-- START OF Document section --

# How much bandwidth?



## Shrek (May 28, 2022)

How much bandwidth to the outside world do you need versus how much do you have?

I was fortunate enough to have 100 Mbps and it seems more than I actually need; if it was an option to save money, I would choose slower.


----------



## ThrashZone (May 28, 2022)

Hi,
All I can say is if you go from 900+ mbps to 100-+ mbps you notice the change


----------



## P4-630 (May 28, 2022)

I have 150 down now , prices will go up by about 2 EUROs per July but then I get a speedbump to 200 down from my ISP.


----------



## Volvo240 (May 28, 2022)

200Mbps download, like 15Mpbs upload. I would love to have 1Gbit. Our router probably can't handle that though XD


----------



## P4-630 (May 28, 2022)

Back in 2003 I had my first ADSL broadband connection , no wifi back then and a superfast 2mbps!!
I was used to dial-up but now was able to use the internet 24/7 if I wanted without additional costs!!


----------



## Splinterdog (May 28, 2022)

P4-630 said:


> Back in 2003 I had my first ADSL broadband connection , no wifi back then and a superfast 2mbps!!

-- END OF Document section --
-- START OF Stored data --

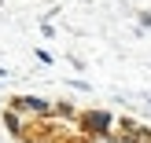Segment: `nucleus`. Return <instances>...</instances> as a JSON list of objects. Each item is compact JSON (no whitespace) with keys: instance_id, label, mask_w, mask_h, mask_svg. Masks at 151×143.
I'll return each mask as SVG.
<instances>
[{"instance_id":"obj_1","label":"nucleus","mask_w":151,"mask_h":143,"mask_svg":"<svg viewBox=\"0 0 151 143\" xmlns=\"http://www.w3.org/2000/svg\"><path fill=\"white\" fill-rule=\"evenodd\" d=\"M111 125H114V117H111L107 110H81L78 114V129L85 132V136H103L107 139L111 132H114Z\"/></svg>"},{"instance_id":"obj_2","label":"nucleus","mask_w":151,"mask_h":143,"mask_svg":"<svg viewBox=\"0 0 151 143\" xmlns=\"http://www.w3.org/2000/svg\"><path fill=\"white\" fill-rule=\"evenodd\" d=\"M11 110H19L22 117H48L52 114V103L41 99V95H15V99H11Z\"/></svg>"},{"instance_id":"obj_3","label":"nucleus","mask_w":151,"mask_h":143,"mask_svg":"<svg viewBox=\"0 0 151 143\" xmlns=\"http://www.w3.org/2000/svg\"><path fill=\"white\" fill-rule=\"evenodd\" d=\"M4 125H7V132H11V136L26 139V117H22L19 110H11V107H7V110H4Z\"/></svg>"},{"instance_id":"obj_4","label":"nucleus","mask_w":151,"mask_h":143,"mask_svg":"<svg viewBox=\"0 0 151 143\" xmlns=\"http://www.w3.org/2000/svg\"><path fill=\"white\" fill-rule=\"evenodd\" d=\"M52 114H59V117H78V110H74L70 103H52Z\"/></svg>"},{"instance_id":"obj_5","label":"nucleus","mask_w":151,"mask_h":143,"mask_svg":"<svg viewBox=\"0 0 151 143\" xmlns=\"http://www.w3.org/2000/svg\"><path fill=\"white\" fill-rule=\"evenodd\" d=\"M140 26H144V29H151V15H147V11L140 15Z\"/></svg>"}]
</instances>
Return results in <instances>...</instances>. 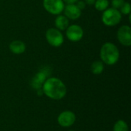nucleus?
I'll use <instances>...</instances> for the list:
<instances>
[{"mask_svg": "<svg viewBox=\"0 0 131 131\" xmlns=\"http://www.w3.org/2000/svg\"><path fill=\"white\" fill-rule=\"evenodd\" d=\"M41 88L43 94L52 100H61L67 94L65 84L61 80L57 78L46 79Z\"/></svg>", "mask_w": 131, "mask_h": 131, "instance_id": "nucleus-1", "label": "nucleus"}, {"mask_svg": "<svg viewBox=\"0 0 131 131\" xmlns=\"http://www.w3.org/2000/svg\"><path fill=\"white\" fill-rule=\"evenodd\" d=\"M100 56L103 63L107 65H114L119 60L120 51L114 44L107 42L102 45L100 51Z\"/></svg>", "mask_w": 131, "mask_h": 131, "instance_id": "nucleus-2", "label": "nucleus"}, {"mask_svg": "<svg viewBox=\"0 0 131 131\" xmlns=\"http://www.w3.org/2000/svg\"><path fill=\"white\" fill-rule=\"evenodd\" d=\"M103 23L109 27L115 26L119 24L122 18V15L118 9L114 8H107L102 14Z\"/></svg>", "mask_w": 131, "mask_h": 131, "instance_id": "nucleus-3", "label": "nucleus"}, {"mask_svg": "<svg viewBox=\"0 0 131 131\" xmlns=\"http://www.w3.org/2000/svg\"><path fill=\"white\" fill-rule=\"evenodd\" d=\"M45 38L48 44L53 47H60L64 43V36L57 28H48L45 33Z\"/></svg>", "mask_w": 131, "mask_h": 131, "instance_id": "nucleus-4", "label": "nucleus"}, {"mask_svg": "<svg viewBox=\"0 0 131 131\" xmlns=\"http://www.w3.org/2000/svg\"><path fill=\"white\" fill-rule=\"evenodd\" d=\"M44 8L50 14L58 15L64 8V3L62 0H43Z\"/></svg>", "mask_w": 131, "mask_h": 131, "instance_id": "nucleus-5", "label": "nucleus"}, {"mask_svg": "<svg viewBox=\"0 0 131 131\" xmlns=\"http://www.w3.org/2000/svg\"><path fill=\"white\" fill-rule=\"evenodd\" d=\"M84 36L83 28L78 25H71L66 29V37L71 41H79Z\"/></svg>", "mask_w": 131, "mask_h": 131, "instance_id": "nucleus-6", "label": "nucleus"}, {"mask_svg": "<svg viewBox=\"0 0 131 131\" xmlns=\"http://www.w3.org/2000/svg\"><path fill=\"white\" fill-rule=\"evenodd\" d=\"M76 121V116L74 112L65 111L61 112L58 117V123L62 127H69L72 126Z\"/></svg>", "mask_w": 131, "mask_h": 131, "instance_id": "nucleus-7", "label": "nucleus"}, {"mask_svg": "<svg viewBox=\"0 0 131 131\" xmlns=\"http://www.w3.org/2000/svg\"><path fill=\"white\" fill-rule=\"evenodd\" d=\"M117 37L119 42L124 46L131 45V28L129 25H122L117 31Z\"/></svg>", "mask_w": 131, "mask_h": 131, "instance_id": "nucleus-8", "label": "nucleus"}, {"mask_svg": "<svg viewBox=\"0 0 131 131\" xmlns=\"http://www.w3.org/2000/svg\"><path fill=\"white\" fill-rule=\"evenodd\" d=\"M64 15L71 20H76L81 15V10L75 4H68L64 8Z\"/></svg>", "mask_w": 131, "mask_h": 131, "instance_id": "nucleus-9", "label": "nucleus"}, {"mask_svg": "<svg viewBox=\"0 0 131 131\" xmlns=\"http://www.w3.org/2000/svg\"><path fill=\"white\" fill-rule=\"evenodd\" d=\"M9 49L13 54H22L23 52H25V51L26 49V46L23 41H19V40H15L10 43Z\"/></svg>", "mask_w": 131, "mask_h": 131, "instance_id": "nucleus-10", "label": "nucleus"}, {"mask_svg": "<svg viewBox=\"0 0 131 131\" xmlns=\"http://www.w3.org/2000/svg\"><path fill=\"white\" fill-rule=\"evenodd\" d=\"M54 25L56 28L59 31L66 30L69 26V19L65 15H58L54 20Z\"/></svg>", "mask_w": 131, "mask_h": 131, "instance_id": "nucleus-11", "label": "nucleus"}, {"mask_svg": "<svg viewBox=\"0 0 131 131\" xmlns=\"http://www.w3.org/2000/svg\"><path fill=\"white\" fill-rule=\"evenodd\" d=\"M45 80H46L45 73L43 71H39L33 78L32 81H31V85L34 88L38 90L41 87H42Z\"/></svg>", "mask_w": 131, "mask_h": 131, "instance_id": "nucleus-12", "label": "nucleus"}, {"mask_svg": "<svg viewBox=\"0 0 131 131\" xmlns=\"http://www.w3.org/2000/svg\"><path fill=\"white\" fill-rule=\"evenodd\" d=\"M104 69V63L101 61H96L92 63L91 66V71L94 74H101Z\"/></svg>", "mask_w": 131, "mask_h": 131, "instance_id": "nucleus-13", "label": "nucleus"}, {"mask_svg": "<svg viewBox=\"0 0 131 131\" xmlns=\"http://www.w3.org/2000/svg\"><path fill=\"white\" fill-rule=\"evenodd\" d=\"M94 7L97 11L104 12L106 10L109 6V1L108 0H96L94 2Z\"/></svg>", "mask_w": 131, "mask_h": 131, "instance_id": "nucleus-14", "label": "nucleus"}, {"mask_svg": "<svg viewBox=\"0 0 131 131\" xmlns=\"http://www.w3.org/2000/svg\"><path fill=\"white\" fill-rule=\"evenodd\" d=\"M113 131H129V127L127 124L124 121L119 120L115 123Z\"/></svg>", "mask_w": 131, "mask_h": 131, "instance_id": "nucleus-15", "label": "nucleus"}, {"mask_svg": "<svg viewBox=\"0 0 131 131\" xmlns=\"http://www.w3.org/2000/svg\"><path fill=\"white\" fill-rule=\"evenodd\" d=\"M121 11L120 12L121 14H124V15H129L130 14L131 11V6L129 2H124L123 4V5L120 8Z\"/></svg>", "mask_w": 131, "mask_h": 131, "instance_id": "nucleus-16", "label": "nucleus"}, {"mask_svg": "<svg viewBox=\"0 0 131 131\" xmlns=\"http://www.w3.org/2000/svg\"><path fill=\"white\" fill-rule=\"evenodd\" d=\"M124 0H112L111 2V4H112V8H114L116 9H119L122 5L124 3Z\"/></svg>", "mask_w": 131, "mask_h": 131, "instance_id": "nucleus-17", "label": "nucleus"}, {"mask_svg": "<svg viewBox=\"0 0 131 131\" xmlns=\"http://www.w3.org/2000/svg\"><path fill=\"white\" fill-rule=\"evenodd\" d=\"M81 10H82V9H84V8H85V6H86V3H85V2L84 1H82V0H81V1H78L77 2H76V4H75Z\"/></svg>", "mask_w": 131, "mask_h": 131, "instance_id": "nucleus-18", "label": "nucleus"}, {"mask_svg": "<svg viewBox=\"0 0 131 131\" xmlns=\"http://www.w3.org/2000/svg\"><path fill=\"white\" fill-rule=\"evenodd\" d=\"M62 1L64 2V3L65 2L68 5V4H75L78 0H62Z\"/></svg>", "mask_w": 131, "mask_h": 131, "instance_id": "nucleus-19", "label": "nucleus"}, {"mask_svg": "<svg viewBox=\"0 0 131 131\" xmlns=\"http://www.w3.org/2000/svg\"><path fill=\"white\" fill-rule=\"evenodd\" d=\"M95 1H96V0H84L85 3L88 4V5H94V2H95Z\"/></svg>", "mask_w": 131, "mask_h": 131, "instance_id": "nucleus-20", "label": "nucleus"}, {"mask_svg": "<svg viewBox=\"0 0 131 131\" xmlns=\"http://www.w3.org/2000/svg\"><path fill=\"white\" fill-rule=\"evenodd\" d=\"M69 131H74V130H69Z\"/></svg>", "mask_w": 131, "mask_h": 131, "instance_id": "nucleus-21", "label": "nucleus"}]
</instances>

-- END OF Stored data --

*Set of tasks:*
**A)** In the bandwidth thread, what download speed does P4-630 say the ISP will raise the connection to?
**B)** Translate this sentence from the bandwidth thread into Spanish: "How much bandwidth to the outside world do you need versus how much do you have?"
**C)** Please carry on the bandwidth thread from the point where it stops.
You won't need the rows for any of this.

*Answers to the tasks:*
**A)** 200 down.

**B)** ¿Cuánto ancho de banda hacia el mundo exterior necesitas frente a cuánto tienes?

**C)**
> I was used to dial-up but now was able to use the internet 24/7 if I wanted without additional costs!!


We also had ADSL back then with British Telecom and you could double the speed by joining two lines or something, but then you got charged twice if I remember correctly.
We also have 100Mbps which is perfectly fine for the time being.


----------



## Shrek (May 28, 2022)

My provider recently moved me from 100 Mbps to 200-300 Mbps (for the same price) but it doesn't make a great difference in practice; they have a 30 Mbps option which I'm not allowed, but if it ever becomes a (cheaper) option, I am wondering if I should take it.

We have a competitor laying fiber and such competition may give me options.


----------



## ThrashZone (May 28, 2022)

Hi,
Lower you go the more you notice speed changes 

Fiber hell you're in giga land hard to slow that shit down


----------



## Rhein7 (May 28, 2022)

Have 40/7 mbps here in SE Asia for around $23 per month. For regular browsing/streaming is enough I guess but only got like 25 mbps from Steam so it feels like a chore if I want to download 20+ GB games which are increasingly common nowadays. :/


----------



## eidairaman1 (May 28, 2022)

Splinterdog said:


> We also had ADSL back then with British Telecom and you could double the speed by joining two lines or something, but then you got charged twice if I remember correctly.
> We also have 100Mbps which is perfectly fine for the time being.


It was called Pair Bonding which was used by VDSL in 2013, Idk if anyone does it anymore because there is Vectoring and ofc fiber.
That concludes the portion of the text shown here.